Once again we have David R. George III at the helm, and this is the book where he started to lose me as a writer. I’ll get into the story itself in a minute, but the writing is difficult to get into. For a start, extended dream sequences are never going to please me. What appears to be a tense interrogation scene is revealed after several pages to be a nightmare, and has no bearing on the story whatsoever. Furthermore, George has a habit of recapping previous events. This was useful when recapping books I haven’t read, but recapping previous books in this series? That soon becomes annoying. there are even moments when he recaps earlier chapters of this very book. A lot of Plagues of Night feels like it’s doing little more than treading water. I don’t really want to sit through several pages reliving Sisko’s marital strife when there are far more interesting things happening.
Those other events are, however, interesting enough to give the book merit. Firstly we get to see the fallout, political and personal, of the previous books in this series. It’s a welcome return for Julian Bashir, and a more active Sisko than we saw in his last appearance. We also get a crossover between the crews of Deep Space Nine and the Enterprise as Picard and company arrive on the scene. I don’t think George did a very good job of capturing Worf’s voice, but otherwise this is a wonderful uniting of two classic crews, even if both are now largely populated by new faces. George brings the ongoing Typhon Pact storylines together neatly, and the ongoing Andorian situation shows just what Star Trek can do with a little sense of continuity.
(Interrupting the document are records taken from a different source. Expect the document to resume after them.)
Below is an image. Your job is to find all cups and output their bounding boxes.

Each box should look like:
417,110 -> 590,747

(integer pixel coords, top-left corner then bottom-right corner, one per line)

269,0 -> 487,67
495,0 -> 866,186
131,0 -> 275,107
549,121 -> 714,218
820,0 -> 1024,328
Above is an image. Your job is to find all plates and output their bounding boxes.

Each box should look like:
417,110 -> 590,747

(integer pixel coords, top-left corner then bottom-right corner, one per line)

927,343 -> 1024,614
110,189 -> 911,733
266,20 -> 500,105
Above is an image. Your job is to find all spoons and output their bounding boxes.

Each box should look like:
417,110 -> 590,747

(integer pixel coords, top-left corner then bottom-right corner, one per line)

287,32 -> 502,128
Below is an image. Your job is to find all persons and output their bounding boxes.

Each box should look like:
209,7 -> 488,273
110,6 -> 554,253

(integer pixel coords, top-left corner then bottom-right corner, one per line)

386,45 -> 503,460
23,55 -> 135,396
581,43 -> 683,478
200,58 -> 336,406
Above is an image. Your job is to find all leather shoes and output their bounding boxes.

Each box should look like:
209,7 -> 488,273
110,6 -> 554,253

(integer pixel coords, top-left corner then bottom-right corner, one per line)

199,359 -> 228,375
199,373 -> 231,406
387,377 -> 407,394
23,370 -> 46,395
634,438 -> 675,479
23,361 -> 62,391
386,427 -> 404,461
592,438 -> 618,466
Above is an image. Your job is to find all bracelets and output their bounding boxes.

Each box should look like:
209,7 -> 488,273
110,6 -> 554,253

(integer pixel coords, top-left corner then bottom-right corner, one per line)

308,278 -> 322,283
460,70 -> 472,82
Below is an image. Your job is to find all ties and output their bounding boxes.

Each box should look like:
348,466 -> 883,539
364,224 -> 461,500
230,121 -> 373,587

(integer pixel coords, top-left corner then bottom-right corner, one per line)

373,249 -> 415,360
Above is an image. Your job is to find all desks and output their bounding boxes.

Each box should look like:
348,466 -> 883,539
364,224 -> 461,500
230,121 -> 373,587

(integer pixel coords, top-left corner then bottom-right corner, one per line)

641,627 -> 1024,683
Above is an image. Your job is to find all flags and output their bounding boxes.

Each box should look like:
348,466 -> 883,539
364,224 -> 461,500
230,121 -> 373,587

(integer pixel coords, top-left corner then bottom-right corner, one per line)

Moving ahead with the story, we get a closer examination of the rivalries within the Typhon Pact. There are a lot of factions at play here, and even though the focus is once again on the Romulans, the Tzenkethi and the Breen also have their time in the spotlight. These ongoing feuds and diplomatic squabbles are something I would have liked to see more of throughout this series, especially with each faction openly seeking to advance their own agenda. The Tholians, for example, are already distrusted by the others for their actions aiding the Andorians. I would have loved more details on how the other factions reacted to this. Page counts, alas, must be kept within reason, and so much of the political angle is painted in broad strokes, with the narrative favouring the personal arcs of the characters involved.
With a cliffhanger ending to rival any other, Plagues of Night is very much only one half of a larger story, and if you’re anything like me, you’ll want to dive right into the second act.